Ancak kariyer basamakları sınavındaki deneyimimizden de hareketle hem
düzenlemeye hem de bu vesileyle eğitim alanına ilişkin birkaç hususun altını
yeniden çizmekte büyük yarar görüyorum.
Bu süreçte yeniden gördük ki Türkiye’nin ülke olarak en
makul konularındaki konuşmalarını bile yutan, anlamsızlaştıran, görünmez kılan
bir parçalanmışlığı, kutuplaşması var. Bu kutuplaşma maalesef taraflar(!)
arasında konuşmayı anlamsızlaştırdığı gibi insanları, kurumları, yapıları da
kendi sorumluluklarını yapamaz hale getiriyor. Bir tür atıl kapasiteyle bizi
karşı karşıya bırakıyor. Ülkede neredeyse MEB dahil kimsenin kabul etmediği,
benimsemediği bir düzenleme (ÖMK ve kariyer basamağı sınavı) bu zehirli iklim
nedeniyle uygulamaya geçti. Türkiye’nin en büyük eğitim sendikaları bu parçalanmış
gerçekliğe çare olmak yerine eklemlenmeyi tercih ettikleri için yanlış bir
düzenlemeyi stratejik bir sessizlikle onamayı tercih ettiler.

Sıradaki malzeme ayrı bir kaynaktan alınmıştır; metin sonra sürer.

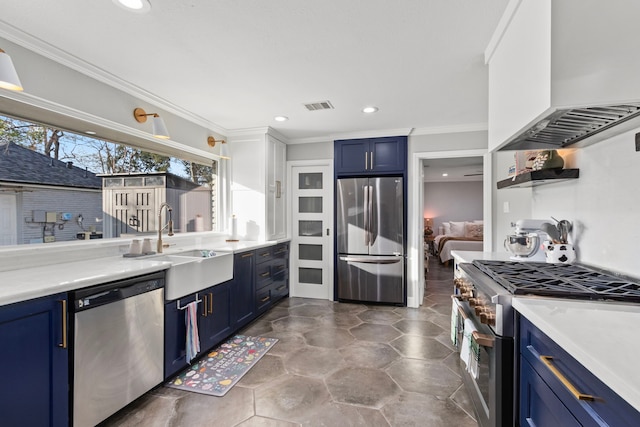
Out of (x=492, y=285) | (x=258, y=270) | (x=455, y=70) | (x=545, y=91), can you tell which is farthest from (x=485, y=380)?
(x=258, y=270)

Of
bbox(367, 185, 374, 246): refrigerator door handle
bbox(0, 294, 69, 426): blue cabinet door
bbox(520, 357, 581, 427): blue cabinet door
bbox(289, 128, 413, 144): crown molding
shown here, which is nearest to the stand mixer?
bbox(520, 357, 581, 427): blue cabinet door

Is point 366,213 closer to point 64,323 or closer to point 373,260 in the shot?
point 373,260

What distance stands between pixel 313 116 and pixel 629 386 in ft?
11.0

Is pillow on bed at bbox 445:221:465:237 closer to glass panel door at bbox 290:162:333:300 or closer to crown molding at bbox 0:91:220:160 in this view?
glass panel door at bbox 290:162:333:300

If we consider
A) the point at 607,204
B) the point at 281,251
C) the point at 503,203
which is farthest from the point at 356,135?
the point at 607,204

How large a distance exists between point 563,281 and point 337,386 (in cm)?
163

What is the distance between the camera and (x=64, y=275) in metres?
1.77

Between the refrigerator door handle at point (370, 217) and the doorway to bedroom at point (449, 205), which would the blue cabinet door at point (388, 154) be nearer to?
the refrigerator door handle at point (370, 217)

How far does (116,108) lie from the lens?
101 inches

İkincisi eleştiriyi, itirazı, katılımı ve müzakere
çabalarını güçsüzleşme olarak algılıyoruz. Varlığımızı hedef alan bir saldırı
gibi görüyoruz. İktidarımızı, gücümüzü sınırlamaya, onu yok etmeye yönelik bir
teşebbüs olarak düşünüyoruz. Bu konu ile ilgili bütün tartışmaların içerisinde
yer almış birisi olarak konu ile ilgili dile gelen eleştirilerin, itirazların
neredeyse tümü MEB için, Türkiye için katkı verici nitelikteydi. Uygulamanın
çelişkilerine, yanlışlığına ve olası olumsuz sonuçlarına yönelik son derece
makul ve meşru itirazlar, eleştiriler maalesef görmezden gelindi. Görmezden
gelmenin, yanlışa rıza göstermenin ideolojik-politik yandaşlıkla temize
çekilebildiği ülkemizde benzeri sayısız yanlışa alan açılıyor, yanlışlar
meşrulaştırılıyor.
Yukarıda da belirttiğim üzere Harry Toynbee gibi MEB de
koşulların icbar ettiği bir durumu kendi haklılığının kanıtı olarak sunuyor.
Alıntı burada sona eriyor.